Challenge>
Carry over the records starting at the line that contains "Looking at this" and ending at the line that contains "From the camera's", requests included, with 44 added to every coordinate and every distance in the answers.

Available data>
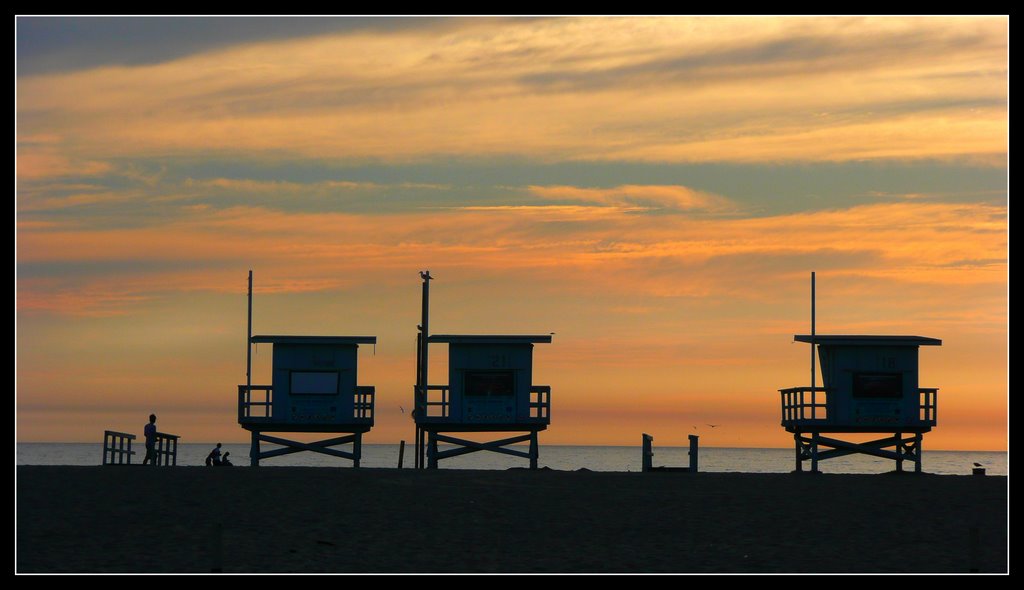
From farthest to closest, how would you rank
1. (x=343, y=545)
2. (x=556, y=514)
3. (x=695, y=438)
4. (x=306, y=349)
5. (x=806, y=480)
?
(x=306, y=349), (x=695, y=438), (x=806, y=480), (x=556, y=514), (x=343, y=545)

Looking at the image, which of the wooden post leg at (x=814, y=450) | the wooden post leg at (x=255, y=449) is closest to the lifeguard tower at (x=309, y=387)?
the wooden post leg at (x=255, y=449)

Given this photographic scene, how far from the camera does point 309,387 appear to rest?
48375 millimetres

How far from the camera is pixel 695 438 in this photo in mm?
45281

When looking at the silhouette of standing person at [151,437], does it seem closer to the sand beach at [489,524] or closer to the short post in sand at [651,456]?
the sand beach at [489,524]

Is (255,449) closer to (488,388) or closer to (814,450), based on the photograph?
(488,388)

* * *

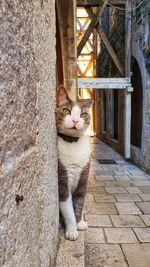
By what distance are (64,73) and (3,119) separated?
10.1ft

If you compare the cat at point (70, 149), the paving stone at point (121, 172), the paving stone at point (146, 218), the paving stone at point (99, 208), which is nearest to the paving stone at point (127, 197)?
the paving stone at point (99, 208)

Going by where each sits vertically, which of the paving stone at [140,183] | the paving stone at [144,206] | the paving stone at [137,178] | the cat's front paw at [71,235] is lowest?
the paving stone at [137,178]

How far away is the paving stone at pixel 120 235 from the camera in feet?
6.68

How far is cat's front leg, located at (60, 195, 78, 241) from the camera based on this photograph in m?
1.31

--

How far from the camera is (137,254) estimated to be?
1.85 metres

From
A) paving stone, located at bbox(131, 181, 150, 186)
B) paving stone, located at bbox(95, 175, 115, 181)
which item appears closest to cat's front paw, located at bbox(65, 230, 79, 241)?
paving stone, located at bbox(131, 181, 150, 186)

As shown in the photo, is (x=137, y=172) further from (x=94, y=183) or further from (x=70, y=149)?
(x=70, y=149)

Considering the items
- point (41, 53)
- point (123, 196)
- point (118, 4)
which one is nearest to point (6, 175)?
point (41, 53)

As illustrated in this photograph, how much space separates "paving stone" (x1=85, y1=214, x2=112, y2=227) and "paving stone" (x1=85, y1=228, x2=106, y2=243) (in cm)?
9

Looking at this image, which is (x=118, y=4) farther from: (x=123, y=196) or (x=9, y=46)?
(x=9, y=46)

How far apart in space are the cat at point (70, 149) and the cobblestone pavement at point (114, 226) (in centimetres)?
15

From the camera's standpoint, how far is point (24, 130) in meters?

Task output>
Looking at this image, which is (x=118, y=4) farther from: (x=123, y=196) or (x=9, y=46)?
(x=53, y=90)

How far apart in space are the cat at point (70, 149) and the cobblestone pavement at point (114, 226) (in centimetres)?
59

From the camera's standpoint, how far is point (24, 130) in meters?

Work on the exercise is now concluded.